Onto a question I have - ArchiveSink is particular to Exchange Servers in that it relies on Event Sink stuff from Exchange. Is there a way (and I haven't done any R&D, this just popped up at the right time) where an IIS SMTP Server can be made to drop a copy of all messages passing through to a disk queue for "archiving"? EML format would be suitable. Or perhaps another way of doing essentially what ArchiveSink does, but without Exchange involved? I'm thinking of SMTP gateway boxes where IIS alone is being used.

Cheers
Not applicable
Errr - okay, now I feel like a fool for posting that question, the first bit of google-fishing (bring on the new MSN Search!!) I did brought up an older blog (http://blogs.msdn.com/exchange/archive/2004/02/19/76432.aspx) from the Exchange team - which answers my question in a basic fashion at this point - but it does rely on the SMTP box being the endpoint for that email traffic. I'm also interested in mail passing through, rather than being at the end of it's travel... hence ArchiveSink-like functionality would be cool...I'm thinking the sink sample provided in the blog post I just referenced could be modded to do similar things?

Cheers
Not applicable
This is good and very close, but I find outbound messages are not logged? have I missed something..
I find the messages 'pre SMTP format' in Mapi-Gateway Messages, but this does not show what the server actually sent to the destination.

Personal view, but I find Exchange 5.5's protocol logging and archival better and far easier to trace and diagnose what came in/went out. Yes I know there could be inprovements, like logging the IP address and noting the message archive file in the protocol log and perhaps even having a copy of the protocol session data at the top and bottom of each message archive file.

The IIS protocol log is a mess (again personal view).. can we go back to one logfile per session. and can we have the ability to FULLY log everything INCLUDING the message in the protocol log, so things are consistent and very easy to diagnose.
Oh and while I'm asking can we see exposure of the DNS MX lookup, that was performed to find the destination server, in the protocol log.

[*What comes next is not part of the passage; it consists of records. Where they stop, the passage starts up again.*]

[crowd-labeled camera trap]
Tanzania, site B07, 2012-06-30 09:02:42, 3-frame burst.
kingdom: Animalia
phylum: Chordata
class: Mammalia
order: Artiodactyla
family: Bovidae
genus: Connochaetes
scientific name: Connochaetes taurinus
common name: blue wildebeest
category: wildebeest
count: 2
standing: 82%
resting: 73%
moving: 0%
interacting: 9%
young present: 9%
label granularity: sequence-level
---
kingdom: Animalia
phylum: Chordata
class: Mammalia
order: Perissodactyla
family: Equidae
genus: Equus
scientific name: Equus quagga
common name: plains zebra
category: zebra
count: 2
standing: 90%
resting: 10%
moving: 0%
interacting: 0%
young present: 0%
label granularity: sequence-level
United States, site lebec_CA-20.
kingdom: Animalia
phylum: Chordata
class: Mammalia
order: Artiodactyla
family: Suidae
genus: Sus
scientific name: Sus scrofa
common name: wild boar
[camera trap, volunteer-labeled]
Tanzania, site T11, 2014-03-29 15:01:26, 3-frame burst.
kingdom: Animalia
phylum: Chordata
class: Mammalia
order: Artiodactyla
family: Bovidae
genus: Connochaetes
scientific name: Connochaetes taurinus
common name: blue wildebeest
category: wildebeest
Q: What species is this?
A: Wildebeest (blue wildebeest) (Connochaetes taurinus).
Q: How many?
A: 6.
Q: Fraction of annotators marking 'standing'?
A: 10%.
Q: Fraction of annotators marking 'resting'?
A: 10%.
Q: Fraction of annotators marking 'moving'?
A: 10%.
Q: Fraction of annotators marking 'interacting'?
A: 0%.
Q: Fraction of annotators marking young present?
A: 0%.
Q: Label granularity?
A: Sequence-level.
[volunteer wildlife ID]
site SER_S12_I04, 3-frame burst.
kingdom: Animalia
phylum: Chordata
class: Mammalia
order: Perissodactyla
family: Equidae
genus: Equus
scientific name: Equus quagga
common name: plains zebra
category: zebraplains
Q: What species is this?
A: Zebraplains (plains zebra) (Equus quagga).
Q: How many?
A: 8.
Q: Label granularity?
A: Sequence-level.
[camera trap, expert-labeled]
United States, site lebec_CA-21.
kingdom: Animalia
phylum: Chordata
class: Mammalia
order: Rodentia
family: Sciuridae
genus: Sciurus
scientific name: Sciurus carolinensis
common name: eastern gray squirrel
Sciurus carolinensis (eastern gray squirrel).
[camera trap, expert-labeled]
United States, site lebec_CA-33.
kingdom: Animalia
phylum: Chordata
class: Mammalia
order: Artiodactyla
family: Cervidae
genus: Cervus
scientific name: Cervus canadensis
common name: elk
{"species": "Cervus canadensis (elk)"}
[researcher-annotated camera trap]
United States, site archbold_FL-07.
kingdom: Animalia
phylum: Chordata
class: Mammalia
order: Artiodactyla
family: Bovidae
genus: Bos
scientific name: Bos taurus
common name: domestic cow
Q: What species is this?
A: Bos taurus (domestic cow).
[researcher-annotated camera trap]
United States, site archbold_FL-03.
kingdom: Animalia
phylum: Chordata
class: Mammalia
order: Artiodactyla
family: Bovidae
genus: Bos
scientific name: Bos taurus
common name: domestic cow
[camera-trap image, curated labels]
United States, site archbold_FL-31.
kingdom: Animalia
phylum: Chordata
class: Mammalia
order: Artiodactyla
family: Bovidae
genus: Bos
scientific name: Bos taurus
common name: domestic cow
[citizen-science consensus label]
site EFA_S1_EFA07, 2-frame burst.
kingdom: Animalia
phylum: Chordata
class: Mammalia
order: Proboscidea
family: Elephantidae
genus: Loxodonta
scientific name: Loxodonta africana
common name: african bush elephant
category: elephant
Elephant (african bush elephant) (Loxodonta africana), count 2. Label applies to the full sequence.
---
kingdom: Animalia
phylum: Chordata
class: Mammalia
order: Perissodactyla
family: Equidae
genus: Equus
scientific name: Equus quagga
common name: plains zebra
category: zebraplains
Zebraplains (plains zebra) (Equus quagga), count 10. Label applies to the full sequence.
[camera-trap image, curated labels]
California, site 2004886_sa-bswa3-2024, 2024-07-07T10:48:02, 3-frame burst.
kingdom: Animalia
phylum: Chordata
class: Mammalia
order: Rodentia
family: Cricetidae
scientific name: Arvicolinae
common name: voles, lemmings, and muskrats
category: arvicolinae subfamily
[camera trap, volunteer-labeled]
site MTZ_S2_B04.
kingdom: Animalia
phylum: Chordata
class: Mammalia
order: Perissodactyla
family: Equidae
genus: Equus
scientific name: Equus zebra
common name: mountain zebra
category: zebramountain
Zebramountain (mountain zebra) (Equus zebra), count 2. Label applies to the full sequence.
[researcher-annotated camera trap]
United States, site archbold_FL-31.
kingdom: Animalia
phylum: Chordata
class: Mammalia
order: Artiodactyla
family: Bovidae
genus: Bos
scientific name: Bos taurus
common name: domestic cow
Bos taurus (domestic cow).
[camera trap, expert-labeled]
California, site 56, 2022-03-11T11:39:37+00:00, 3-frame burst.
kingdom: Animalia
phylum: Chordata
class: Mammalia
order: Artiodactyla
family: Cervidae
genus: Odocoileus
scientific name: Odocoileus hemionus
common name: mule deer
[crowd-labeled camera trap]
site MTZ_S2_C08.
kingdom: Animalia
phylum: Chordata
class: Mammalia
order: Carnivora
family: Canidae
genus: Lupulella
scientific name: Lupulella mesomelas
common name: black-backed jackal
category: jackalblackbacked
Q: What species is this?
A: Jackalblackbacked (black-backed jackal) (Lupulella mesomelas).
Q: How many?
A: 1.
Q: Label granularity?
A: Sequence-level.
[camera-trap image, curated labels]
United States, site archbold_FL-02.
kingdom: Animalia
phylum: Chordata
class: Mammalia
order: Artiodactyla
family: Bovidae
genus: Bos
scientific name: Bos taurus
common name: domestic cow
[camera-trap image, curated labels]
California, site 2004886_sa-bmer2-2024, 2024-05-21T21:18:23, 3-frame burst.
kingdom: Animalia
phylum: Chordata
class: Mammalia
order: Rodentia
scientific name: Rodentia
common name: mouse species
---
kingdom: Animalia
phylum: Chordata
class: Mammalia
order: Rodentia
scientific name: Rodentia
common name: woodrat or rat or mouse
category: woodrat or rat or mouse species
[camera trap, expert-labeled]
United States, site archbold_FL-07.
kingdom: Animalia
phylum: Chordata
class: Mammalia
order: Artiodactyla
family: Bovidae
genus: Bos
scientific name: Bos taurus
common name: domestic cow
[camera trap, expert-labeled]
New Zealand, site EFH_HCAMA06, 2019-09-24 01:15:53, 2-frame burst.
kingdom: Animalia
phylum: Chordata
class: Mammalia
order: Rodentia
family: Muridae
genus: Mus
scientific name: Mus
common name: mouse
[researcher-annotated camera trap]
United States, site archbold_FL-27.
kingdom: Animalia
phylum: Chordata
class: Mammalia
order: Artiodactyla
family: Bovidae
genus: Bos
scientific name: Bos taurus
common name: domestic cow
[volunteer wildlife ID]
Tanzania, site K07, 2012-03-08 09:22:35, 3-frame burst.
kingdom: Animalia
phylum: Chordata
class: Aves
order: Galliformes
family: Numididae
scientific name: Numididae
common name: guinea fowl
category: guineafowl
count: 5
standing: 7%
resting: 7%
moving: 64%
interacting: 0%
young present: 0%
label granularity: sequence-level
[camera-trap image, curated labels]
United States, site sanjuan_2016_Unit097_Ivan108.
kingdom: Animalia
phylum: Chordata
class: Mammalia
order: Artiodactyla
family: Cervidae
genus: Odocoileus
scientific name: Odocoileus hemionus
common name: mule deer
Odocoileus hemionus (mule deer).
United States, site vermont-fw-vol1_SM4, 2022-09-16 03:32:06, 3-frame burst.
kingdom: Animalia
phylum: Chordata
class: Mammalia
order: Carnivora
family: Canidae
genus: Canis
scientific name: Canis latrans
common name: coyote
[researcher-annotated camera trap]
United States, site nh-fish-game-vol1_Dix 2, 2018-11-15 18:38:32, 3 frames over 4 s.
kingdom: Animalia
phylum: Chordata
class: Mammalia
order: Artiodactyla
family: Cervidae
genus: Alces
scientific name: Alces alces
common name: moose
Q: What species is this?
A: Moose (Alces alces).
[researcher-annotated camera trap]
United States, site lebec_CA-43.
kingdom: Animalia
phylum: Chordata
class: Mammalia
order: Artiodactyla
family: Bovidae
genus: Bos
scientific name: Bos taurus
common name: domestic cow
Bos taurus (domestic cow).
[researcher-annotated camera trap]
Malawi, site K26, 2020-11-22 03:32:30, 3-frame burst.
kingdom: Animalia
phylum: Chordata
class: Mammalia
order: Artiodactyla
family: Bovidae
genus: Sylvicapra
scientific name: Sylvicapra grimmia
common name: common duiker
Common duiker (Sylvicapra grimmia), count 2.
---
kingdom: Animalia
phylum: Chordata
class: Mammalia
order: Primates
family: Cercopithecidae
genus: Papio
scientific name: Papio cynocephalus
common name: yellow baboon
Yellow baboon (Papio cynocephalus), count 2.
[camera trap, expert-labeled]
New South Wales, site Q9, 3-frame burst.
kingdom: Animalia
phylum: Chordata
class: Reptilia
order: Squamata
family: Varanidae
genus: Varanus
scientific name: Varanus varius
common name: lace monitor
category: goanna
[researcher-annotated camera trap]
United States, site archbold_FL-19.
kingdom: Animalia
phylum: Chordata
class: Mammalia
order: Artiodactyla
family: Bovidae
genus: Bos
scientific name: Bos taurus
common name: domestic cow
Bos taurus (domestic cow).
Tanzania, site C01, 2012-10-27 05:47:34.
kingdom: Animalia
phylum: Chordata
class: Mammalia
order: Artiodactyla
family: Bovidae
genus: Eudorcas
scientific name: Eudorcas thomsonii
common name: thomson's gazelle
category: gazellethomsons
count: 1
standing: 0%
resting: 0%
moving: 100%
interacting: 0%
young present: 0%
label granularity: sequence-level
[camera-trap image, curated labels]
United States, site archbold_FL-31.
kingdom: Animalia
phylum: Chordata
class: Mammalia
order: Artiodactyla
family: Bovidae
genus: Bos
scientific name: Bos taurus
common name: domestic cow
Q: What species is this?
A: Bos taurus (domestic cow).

The sinks are a very good idea and provide the ability to do lots of good stuff (like global footers etc) but for diagnostics and LEGAL purposes we do need to be able to see an exact log of what the server actually sent and recieved. with sinks you can't be certain that another sink existed after/before the archive one that modified the message..
My thoughts as a techie is that an archive journal would not stand up in court as I would not be able to prove/disprove the existance of any other sinks.
In the UK we don't worry so much about Sarbanes-Oxley and HIPPA. What we do wory about is e-mail is a legal comunication method and a copy of the message send must be just that a copy of what was sent/recieved over the wire. I've put exchange 2003 in for some firms of solicitors here and we still have to feed everything through an Exchange 5.5 server as the logging and journal is accepted PROOF, but I'm told that everyones still arguing about 2000+ [This could be totally wrong by now though].